Damn, just when I switched out of Reaper, they got me interested again.


----------



## MarcelM

well, my opinion is that a DAW has to be easy or atleast easy to learn.

i know you can do alot things with reaper and its macros for example, but i wanna make music with a daw and not waste time programming scripts... though iam a programmer myself.

studio one for example was very easy to learn, but i had some problems with it under windows 10 and also i experienced pretty high cpu usage and cpu spikes.

i will take another look at reaper, but in the end ill probably just end up upgrading my cubase elements.


----------



## Matt Riley

Hannes_F said:


> You have a point there, I remember I needed some time to figure the routing out when I started to use Reaper. However, once you have got it down you can really do everything with that Reaper routing, it is one of the strong points of it.


Except for elegant routing using VEP or multi-channel VSTs. The workflow is pretty ridiculous. 
Check out this thread http://forum.cockos.com/showthread.php?p=1624094#post1624094


----------



## d.healey

Heroix said:


> well, my opinion is that a DAW has to be easy or atleast easy to learn.
> i know you can do alot things with reaper and its macros for example, but i wanna make music with a daw and not waste time programming scripts... though iam a programmer myself.
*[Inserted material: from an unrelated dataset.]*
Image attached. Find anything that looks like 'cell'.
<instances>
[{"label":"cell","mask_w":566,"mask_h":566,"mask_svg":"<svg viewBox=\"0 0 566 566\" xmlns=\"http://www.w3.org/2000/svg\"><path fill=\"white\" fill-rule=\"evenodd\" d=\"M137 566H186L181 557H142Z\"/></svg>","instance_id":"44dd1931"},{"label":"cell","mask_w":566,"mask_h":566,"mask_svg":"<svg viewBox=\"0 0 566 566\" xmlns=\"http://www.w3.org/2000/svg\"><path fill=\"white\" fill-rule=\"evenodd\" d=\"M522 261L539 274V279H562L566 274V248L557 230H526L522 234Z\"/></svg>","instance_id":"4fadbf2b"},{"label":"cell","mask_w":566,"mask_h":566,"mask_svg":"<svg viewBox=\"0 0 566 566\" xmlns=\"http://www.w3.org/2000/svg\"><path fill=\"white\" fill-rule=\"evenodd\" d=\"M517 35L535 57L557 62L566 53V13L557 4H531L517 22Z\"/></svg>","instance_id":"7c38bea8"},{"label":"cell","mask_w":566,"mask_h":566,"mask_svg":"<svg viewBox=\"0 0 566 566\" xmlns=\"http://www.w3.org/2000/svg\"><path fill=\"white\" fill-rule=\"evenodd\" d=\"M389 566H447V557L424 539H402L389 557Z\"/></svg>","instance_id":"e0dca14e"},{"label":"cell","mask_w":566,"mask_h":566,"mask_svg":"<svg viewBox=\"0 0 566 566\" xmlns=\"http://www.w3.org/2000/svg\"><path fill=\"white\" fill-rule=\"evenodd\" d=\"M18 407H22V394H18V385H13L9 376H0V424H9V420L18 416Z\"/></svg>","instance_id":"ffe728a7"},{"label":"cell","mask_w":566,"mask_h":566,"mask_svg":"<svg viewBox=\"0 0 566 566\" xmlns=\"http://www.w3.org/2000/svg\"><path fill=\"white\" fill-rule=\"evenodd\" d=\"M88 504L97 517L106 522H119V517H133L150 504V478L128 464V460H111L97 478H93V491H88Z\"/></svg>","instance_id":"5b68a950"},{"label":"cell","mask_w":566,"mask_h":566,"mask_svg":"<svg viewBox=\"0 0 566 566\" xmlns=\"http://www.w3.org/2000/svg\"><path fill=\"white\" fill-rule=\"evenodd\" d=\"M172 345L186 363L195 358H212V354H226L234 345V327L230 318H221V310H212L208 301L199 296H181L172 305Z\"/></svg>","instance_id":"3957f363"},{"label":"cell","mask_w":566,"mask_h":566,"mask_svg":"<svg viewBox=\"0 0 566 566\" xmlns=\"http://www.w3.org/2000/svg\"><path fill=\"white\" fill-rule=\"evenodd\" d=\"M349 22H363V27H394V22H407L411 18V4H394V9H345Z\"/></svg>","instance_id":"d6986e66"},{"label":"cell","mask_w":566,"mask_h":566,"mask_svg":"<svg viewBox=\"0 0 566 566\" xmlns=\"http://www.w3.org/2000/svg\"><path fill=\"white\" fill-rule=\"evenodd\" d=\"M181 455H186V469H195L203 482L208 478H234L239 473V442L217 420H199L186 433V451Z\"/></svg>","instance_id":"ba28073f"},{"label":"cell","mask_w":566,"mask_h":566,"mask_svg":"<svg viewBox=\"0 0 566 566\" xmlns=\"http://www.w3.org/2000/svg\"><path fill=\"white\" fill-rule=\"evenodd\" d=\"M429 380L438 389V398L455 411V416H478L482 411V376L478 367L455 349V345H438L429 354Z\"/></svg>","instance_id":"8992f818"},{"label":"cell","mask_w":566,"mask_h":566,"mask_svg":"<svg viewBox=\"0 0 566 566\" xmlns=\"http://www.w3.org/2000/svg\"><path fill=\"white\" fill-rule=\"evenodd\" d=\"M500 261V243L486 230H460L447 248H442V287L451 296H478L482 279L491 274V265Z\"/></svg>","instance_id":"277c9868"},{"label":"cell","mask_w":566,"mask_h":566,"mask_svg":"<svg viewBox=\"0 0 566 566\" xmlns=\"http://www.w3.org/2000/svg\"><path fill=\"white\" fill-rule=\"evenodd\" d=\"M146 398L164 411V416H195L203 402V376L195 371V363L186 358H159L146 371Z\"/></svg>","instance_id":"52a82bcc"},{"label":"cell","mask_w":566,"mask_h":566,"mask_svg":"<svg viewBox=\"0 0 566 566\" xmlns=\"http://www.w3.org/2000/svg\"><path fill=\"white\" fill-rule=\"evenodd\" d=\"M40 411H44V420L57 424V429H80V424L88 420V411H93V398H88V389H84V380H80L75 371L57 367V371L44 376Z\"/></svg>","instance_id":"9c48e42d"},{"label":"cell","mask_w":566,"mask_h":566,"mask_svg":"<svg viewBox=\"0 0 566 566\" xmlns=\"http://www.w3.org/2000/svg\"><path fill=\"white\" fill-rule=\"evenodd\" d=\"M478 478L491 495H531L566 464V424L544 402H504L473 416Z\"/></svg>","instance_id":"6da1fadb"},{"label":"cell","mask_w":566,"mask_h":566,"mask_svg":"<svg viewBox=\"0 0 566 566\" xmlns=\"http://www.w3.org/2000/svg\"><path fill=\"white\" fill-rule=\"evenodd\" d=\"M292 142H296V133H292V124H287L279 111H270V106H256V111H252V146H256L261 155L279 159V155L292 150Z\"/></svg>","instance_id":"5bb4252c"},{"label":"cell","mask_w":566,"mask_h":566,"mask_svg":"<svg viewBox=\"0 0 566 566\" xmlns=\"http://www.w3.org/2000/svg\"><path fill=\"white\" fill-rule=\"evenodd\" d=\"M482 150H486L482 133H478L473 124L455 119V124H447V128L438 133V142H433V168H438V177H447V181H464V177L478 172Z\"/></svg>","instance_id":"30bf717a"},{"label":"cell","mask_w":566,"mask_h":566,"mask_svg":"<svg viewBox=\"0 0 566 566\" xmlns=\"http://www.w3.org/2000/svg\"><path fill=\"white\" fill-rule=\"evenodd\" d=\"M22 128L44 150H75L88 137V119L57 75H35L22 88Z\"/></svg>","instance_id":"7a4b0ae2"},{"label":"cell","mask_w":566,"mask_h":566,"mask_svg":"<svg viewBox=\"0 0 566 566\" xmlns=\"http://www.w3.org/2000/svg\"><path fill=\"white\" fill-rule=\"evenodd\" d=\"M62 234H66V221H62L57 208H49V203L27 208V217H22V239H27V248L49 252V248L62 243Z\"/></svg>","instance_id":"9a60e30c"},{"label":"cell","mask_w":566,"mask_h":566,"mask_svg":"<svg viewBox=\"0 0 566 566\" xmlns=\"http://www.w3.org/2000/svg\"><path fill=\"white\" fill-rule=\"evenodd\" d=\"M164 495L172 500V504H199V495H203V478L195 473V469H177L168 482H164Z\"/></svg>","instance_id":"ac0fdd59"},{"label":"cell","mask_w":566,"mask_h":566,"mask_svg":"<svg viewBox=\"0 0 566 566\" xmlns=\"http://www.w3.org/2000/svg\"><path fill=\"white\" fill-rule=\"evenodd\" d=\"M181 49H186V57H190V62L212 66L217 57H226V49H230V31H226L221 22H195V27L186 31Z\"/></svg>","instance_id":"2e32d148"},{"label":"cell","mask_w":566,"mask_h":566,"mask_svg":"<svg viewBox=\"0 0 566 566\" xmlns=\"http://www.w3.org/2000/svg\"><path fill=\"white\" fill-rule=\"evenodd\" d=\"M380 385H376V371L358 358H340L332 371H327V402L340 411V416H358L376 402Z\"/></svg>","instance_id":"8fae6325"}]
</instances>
You don't have to script anything in Reaper - but you can (which is a big plus for me). But there is a learning curve coming from Cubase or Sonar because Reaper works in a different way to them (which is why we have Cubase for people who like to work in Cubase and Reaper for people who like to work in Reaper).



> i will take another look at reaper, but in the end ill probably just end up upgrading my cubase elements.


If Cubase works for you stick with it - I only went looking for an alternative when I found things lacking for me in Cubase.

Let's not turn this thread into a my DAW is better than your DAW because thread. This was intended to be about the new and improving notation feature of Reaper, if you want to shake your DAW at people go here: http://vi-control.net/community/forums/your-daw-digital-audio-workstation.47/


----------



## sig-ex

This is great news!

The animation showing multiple instrument staves looks promising. I used to use MuseScore to compose/arrange since piano roll does not allow me to see how the different instruments relate "vertically". I hope it's not just a mock-up.

http://forum.cockos.com/showpost.php?p=1637096&postcount=97

I'm a Reaper user myself. As with most DAWs, it will have tons of features that are not so useful for virtual acoustic orchestrations (like editing features more suitable for techno dance music, for example). I use Reaper primarily because it's lightweight and affordable.


----------